Consideration has also been given to marking the preservative composition with weakly radioactive substances, although such a solution appears objectionable based on hygienic considerations as a result of the only difficultly ascertainable, possible danger to people or animals, especially in the case of unforeseeable accumulation of the marking material.
Attempts have also been made to use fluorescing compounds, such as pyrene and fluoranthene as marking substances in oily compositions. In the periodical "Der praktische Schaedlingsbekaempher", from January 1974, pages 1-4 (Vol. 26), a report about a new process for analyzing oily wood preserving materials with the use of fluorescing compounds as the marking substance is presented by Dr.-Ing.
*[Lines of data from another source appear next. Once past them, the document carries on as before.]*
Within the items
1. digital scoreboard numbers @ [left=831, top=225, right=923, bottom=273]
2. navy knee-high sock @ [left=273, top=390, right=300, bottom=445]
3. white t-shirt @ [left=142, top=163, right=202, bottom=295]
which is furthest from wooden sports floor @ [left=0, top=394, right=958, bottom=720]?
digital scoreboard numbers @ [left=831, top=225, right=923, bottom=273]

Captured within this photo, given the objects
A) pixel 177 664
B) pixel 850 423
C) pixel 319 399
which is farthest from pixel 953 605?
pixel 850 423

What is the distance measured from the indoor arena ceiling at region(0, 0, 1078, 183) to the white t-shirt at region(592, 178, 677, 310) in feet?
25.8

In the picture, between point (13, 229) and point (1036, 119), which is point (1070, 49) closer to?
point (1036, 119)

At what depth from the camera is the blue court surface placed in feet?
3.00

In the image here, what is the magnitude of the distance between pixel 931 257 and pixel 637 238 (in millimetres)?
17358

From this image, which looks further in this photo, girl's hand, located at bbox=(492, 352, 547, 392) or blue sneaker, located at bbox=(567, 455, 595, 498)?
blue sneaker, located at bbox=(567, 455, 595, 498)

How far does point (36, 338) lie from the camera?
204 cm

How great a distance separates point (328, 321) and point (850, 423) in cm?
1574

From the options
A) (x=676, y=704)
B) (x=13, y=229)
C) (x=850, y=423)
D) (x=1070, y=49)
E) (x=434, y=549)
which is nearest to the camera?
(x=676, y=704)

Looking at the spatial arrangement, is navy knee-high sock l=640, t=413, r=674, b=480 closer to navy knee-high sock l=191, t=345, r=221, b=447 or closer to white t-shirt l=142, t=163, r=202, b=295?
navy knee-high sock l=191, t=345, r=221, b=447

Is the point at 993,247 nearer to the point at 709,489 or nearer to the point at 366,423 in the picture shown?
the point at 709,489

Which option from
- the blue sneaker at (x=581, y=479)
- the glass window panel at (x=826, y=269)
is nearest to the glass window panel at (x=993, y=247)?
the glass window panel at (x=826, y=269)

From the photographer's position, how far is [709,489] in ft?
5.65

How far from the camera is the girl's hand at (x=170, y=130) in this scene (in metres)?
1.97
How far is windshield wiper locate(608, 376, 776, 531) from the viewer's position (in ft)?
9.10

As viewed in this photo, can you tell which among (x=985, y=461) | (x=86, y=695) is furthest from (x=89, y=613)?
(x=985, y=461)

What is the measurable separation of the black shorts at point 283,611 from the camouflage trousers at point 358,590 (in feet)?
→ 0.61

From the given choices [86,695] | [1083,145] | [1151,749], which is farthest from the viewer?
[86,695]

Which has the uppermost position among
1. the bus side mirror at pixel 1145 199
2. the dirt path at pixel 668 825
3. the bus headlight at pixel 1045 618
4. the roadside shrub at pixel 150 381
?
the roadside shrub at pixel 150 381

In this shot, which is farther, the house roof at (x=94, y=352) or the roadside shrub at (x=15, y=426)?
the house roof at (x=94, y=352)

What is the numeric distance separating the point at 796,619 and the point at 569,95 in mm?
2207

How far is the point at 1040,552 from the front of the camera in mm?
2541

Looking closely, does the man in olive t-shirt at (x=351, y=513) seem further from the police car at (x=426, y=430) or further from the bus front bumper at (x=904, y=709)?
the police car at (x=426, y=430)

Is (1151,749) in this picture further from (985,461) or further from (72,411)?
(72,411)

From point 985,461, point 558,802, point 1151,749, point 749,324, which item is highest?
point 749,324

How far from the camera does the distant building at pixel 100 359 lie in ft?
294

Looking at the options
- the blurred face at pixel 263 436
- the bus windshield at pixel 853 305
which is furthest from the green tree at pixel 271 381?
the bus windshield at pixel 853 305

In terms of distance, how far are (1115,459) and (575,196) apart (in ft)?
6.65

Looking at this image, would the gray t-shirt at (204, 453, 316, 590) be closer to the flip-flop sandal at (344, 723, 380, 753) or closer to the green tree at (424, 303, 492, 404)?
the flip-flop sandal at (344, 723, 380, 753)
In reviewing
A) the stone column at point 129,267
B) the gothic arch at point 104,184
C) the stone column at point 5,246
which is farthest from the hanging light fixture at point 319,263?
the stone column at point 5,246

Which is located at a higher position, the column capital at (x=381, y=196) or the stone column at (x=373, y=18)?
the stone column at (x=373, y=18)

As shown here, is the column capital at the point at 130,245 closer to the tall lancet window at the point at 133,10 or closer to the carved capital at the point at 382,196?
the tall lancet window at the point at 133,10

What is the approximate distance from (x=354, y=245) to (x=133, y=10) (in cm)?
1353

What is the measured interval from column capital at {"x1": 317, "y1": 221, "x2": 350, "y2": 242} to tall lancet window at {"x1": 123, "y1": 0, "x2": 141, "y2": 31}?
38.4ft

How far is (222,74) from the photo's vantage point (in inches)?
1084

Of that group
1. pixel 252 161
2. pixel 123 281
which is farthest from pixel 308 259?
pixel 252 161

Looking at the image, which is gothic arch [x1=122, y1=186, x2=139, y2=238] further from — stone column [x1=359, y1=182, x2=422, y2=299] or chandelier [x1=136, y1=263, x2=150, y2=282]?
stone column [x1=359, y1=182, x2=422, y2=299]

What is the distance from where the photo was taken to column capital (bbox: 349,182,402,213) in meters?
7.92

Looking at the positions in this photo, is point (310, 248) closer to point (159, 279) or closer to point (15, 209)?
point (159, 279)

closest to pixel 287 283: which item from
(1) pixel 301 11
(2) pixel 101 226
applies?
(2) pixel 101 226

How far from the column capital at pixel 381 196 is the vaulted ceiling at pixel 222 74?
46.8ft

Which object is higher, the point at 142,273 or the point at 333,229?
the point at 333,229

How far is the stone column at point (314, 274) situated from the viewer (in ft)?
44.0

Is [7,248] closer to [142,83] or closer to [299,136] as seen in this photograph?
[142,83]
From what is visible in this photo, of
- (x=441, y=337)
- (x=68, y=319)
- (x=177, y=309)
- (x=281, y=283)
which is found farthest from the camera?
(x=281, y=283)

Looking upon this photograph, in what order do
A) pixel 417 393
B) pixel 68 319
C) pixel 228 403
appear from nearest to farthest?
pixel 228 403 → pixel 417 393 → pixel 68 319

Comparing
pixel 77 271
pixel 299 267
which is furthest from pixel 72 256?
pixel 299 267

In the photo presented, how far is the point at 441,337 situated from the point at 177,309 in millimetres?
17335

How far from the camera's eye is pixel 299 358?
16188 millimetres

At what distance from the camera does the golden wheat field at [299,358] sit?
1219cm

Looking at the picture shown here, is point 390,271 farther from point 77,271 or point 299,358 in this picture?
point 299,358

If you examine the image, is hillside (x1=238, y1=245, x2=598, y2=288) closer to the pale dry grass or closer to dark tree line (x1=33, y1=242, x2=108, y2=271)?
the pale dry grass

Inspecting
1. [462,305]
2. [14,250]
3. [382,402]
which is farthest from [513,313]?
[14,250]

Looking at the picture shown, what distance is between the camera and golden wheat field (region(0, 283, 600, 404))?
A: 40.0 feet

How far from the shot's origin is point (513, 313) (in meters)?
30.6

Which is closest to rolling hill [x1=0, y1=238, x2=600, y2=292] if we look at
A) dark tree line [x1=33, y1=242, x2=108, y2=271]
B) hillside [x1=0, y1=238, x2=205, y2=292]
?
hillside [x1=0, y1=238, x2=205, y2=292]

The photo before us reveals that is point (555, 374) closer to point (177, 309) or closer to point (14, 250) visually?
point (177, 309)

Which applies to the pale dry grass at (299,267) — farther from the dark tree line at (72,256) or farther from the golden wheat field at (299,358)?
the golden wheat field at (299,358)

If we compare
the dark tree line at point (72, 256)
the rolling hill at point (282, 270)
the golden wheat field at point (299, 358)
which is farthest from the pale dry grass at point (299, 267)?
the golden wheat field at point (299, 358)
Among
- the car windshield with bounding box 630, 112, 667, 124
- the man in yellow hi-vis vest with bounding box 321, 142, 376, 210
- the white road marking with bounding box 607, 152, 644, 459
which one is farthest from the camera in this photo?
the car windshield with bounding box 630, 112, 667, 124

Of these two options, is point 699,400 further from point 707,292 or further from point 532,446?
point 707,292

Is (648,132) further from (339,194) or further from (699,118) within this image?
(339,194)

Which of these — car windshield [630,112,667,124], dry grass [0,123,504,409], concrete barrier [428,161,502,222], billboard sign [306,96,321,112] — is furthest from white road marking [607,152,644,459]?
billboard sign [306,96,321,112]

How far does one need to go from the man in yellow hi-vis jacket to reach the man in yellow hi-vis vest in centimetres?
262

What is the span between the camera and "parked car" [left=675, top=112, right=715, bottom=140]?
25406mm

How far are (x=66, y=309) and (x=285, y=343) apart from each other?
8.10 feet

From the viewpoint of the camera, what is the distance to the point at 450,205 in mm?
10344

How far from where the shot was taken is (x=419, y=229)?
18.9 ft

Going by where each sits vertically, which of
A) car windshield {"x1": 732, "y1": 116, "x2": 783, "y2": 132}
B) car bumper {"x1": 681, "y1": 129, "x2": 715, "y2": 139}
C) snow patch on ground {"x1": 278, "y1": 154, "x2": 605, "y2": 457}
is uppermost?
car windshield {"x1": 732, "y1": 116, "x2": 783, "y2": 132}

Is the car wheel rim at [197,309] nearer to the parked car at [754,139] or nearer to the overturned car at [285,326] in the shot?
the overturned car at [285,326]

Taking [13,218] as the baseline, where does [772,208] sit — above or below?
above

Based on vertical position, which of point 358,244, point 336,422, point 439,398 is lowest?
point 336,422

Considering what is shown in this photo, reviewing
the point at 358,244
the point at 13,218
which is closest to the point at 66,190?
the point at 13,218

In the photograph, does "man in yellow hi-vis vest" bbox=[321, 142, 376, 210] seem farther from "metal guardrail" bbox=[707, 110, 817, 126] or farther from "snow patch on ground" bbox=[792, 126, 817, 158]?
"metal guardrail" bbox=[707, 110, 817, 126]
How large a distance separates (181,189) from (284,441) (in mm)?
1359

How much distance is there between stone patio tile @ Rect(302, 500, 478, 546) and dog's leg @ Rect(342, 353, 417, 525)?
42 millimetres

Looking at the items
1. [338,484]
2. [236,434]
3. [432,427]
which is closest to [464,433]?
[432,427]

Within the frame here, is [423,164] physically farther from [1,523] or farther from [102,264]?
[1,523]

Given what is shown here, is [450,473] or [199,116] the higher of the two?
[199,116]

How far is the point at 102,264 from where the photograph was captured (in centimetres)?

H.-J. Petrowitz and Ing. grad. W. Berghoff. According to this analysis method, however, approximately 2% pyrene or fluoranthene are required in the composition, in order to enable determination of the amount of wood preservative in the wood, so that the relatively high weight amounts and the costs connected therewith place in question the practical application of this method. Moreover, these compounds are not totally without objection from the standpoint of health and/or hygiene.
Purely organic marking substances such as those mentioned hereinabove, have the disadvantage that even at room temperature a certain vapor pressure results and that, as a result of this fact, a considerable portion of the marking substance evaporates over the years.